Hairbraiding Lawsuits Make A National Case For Economic Liberty
Melony Armstrong of Tupelo, Miss., has practiced her craft for nine years. She runs her own business and now wants to move up the economic ladder by opening her own school so she can share her skills with others. But bureaucrats from Mississippi decided that Melony must complete 3,200 hours of courses to be allowed to teach the art of African hairbraiding.
On the other side of the country in Washington state, a similar problem entangles hard-working entrepreneurs. Benta Diaw, a native of Senegal, has been earning a living in Seattle working as an African hairbraider for the past six years. Benta built her successful business by working hard to establish a devoted clientele. But cosmetology regulations on the books in Washington require Benta to obtain a license to practice her art—a skill she learned in Africa from her grandmother.
In all but a handful of states, performing African hairbraiding professionally without a government-issued license is against the law. And earning the license requires braiders to take more than 1,000 hours of coursework that cover techniques completely unrelated and even antithetical to the type of natural hair care braiders provide.
One of IJ’s major goals is to restore economic liberty—the right to earn an honest living free from excessive government regulation—as a fundamental civil right.
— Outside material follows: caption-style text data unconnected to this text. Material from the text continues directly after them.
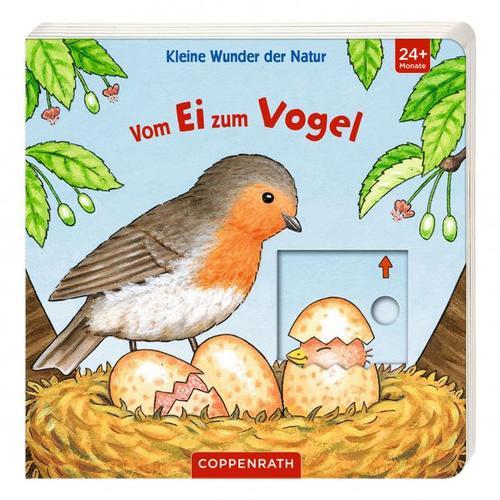 Kleine Wunder der Natur: Vom Ei zum Vogel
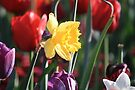 Daffodill by NinaJoan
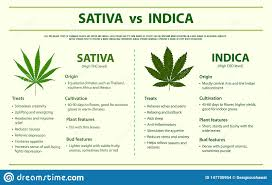 Sativa And Indica Chart Sativa Vs Indica Horizontal Infographic Stock Illustration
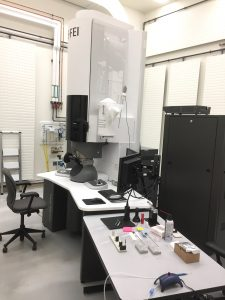 Michigan Tech's FEI 200kV Titan Themis Scanning Transmission Electron Microscope (S-TEM) positions Michigan Tech faculty on the leading edge of new imaging capability for structural and chemical analysis at the nano-scale.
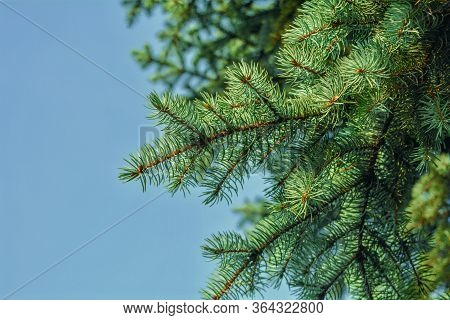 Fir-tree Or Spruce Tree Branches On Blue Sky Background. Green Spruce Tree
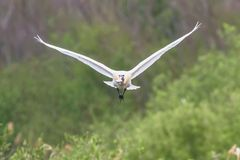 Eurasian or Common White Spoonbill in flight, Platalea leucorodia. Wildlife stock photography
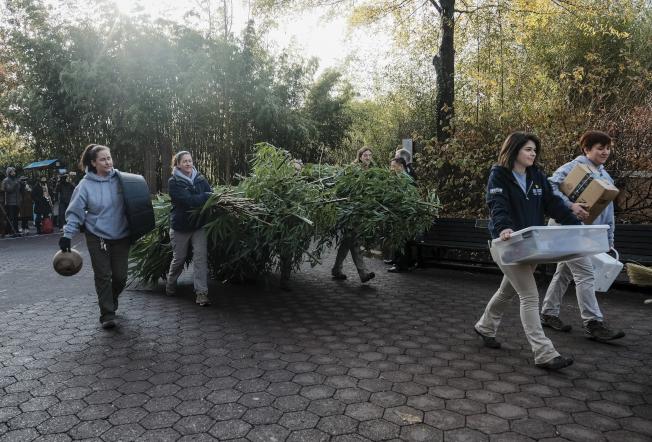 國家動物園人員19日把為貝貝準備的包括66磅竹子在內的「美食」,搬上專機。(美聯社)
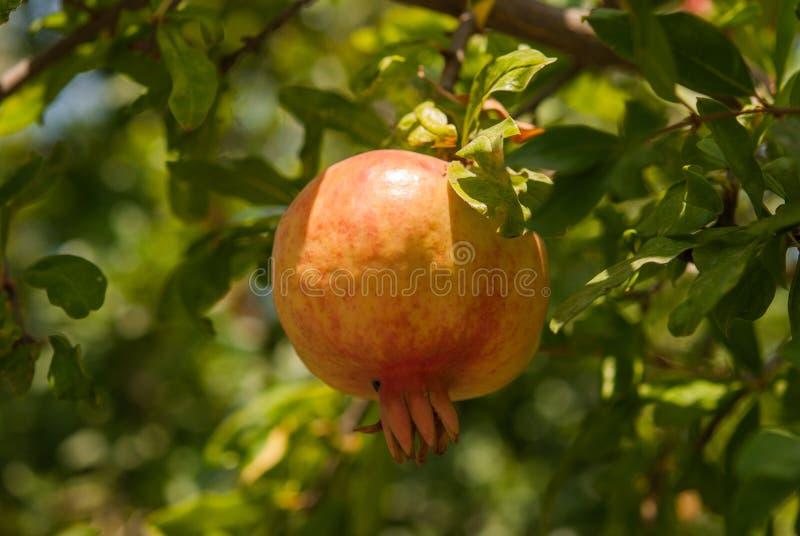 Ώριμος ζωηρόχρωμος καρπός ροδιών στον κλάδο δέντρων στοκ φωτογραφία με δικαίωμα ελεύθερης χρήσης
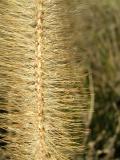 Grass - Off Center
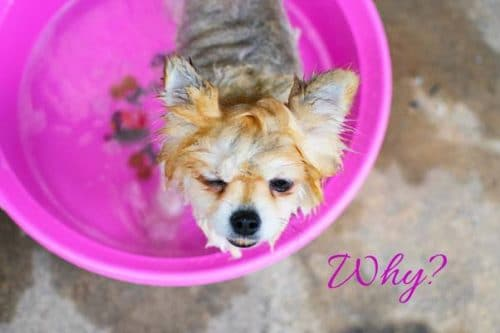 small dog being washed in pink bucket with caption why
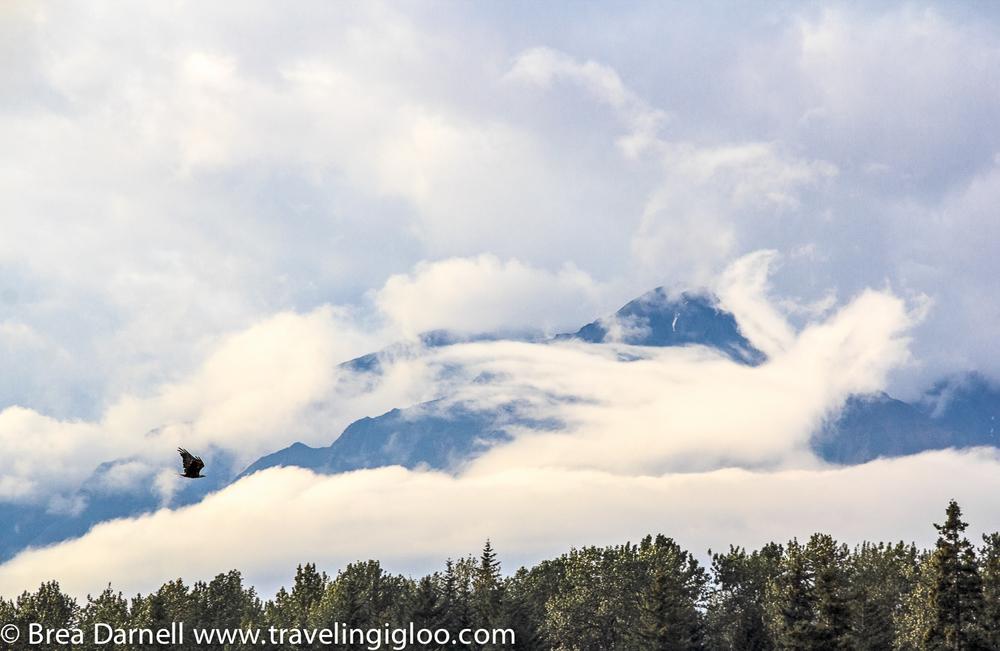 My Home - Alaska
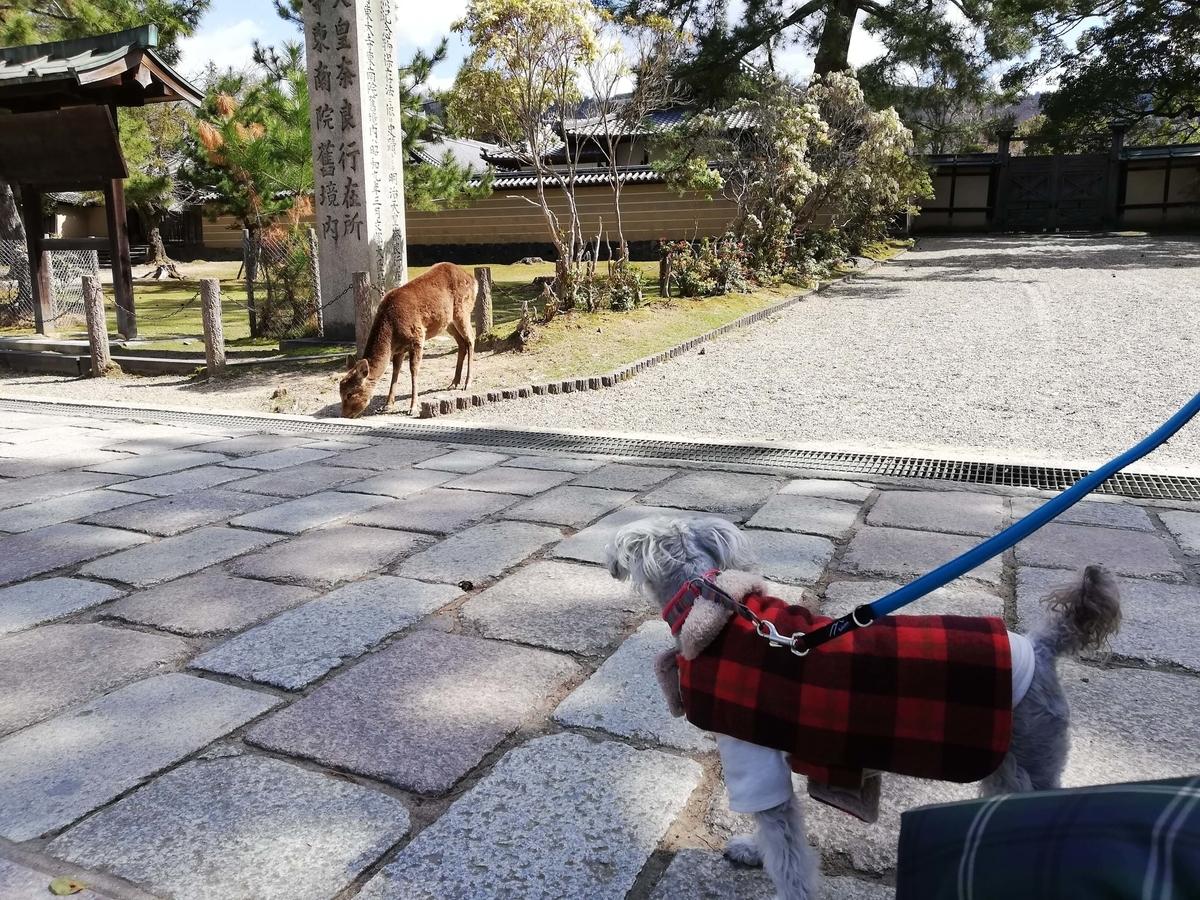 奈良県内でペットとお出かけ:奈良公園 鹿とワンコ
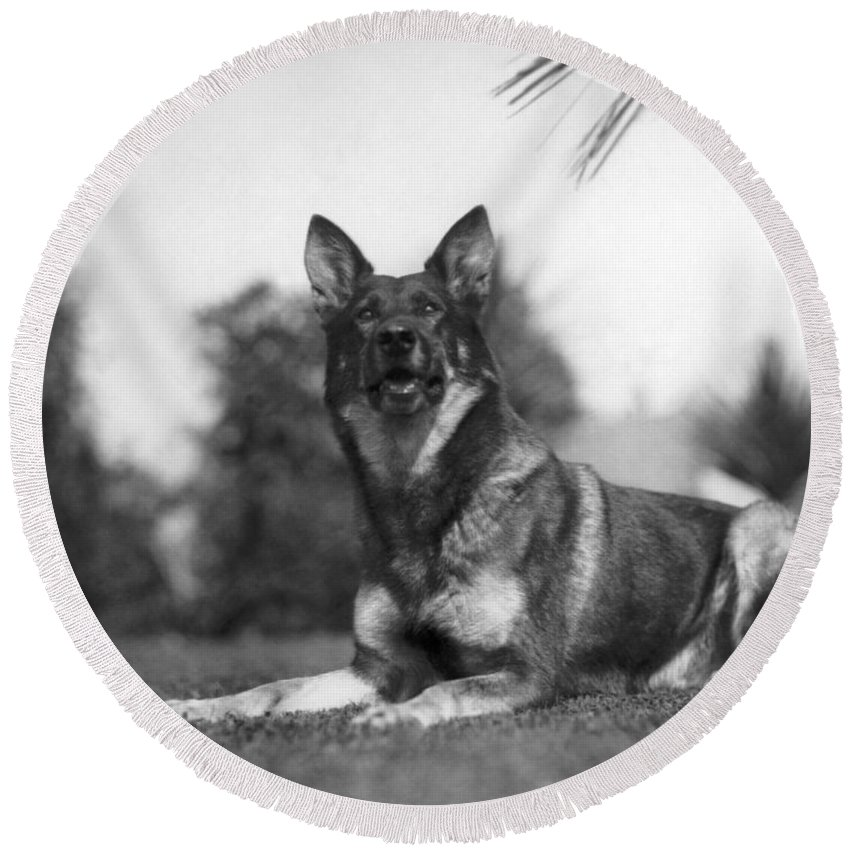 1920s Round Beach Towel featuring the photograph Rin-tin-tin (1916-1932) by Granger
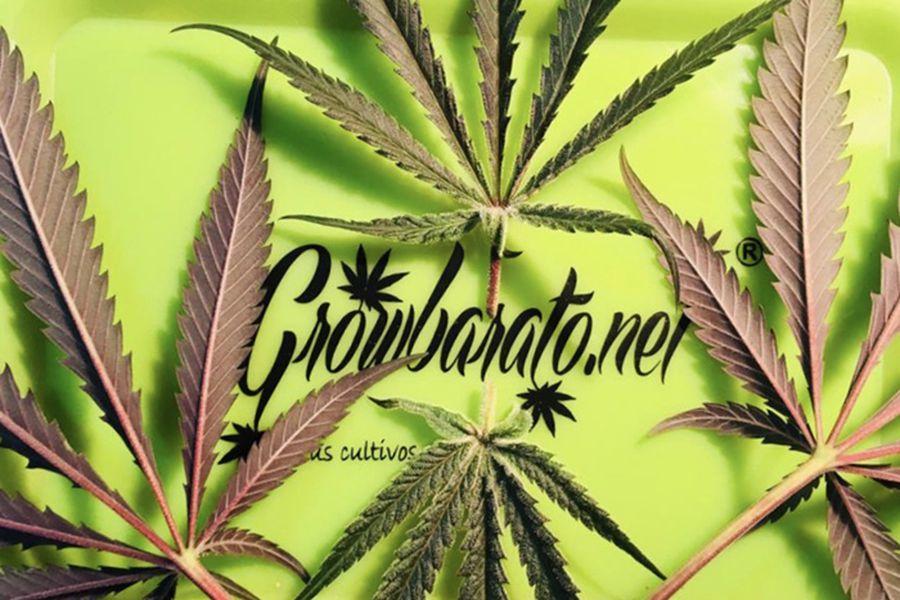 publi-marihuana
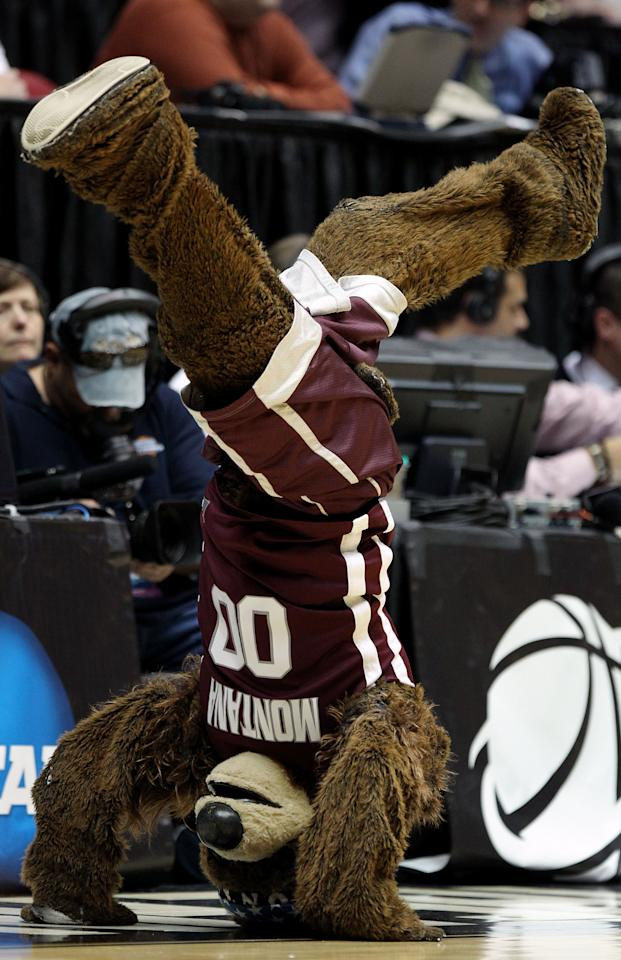 ALBUQUERQUE, NM - MARCH 15:  The Montana Grizzlies mascot 'Monte' performs during the first half of the game against the Wisconsin Badgers during the second round of the 2012 NCAA Men's Basketball Tournament at The Pit on March 15, 2012 in Albuquerque, New Mexico.  (Photo by Christian Petersen/Getty Images)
To accomplish that, we select cases where governments impose licensing requirements that make it impossible for entrepreneurs to start their businesses. These cases continue to lay a broad foundation off of which future economic liberty litigation will be conducted to free many other occupations. The effects of such licensing restrictions are starkest for businesses that require little capital or education, and among the most ridiculous kinds of licensing laws are those requiring licenses to braid hair.
That’s why the Institute for Justice filed two civil rights lawsuits on August 5, 2004, seeking to overturn state cosmetology licensing laws in Mississippi and Washington on behalf of those who wish to practice their craft without seeking the government’s permission. With these two cases, IJ hopes to build on victories eliminating cosmetology licensing requirements for African hairbraiders in California, Arizona and Washington, D.C.
All our clients—and thousands like them nationwide—want to do is earn an honest living practicing a craft handed down through the generations without having to get an irrelevant government license. Government regulations like these have nothing to do with protecting public health or safety and everything to do with protecting established economic interests from competition. Tragically, these regulations cut off the bottom rungs of the economic ladder in the process.
The State of Washington’s regulations are typical of many states, requiring even skilled braiders to take up to 1,600 hours of completely unrelated classes to get a cosmetology or barbering license to braid legally. In Mississippi, braiders can get a cosmetology license with a 1,500-hour class, or a “wigology” license with 300 hours of classes in wig care, but only two of the state’s more than 40 cosmetology schools offer wigology. That leaves most aspiring braiders in the state with only three options: attend an expensive, 1,500-hour cosmetology program that doesn’t teach braiding, abandon their profession or operate outside the law.
Recognizing this problem, Melony Armstrong, who earned her wigology license, decided to open a wigology school to teach her craft to others. But the State doesn’t allow wigology-only schools. Instead, Melony must open a cosmetology school—even if she only wants to teach braiding and wigology—which means spending more than 3,000 hours (about three academic years) in cosmetology and cosmetology instructor programs. Of course, those programs don’t teach braiding.
Consider that in the 3,200 classroom hours it would take for Armstrong to get a license to teach hairbraiding, she could instead become licensed in all of the following professions: emergency medical technician (122 hours plus five emergency runs), paramedic (1,700 hours), ambulance driver (8 hours), law enforcement officer (ten weeks), firefighter (six weeks), real estate appraiser (75 hours) and hunting education instructor (20 hours). And all of that would take more than 600 hours less than getting her license to teach braiding.
Similarly in Washington, the extensive training required for one to lawfully braid hair is especially incongruous in light of the training required to perform other, far more dangerous, jobs and activities. Emergency medical technician certification, for example, requires only 114 hours of classroom training and an examination. One can graduate with a firefighting degree after only 14 weeks of evening and weekend courses and a state examination. And as long as you have $60 and picture identification, applying for a concealed weapons permit takes about 30 minutes.
In a press release issued the same day as IJ filed suit, Washington’s Department of Licensing director issued a press release that claimed the DOL had never taken action against a braider for not being licensed and had never received a formal complaint against a hairbraider. IJ instantly responded with a release of its own refuting that point with documented proof from the Department itself, which helped IJ carry the day in the court of public opinion.
In the guise of protecting public health and safety, nearly every state in the country licenses people to braid hair who have no experience in braiding, yet they forbid those who can braid but do not hold a license from pursuing that trade. It’s a system that makes absolutely no sense.
So Melony and Benta, with the help of the Institute for Justice, are saying to their states, “Get out of our hair!”
Dana Berliner is an Institute senior attorney.
Jeanette Petersen is an Institute for Justice Washington Chapter staff attorney.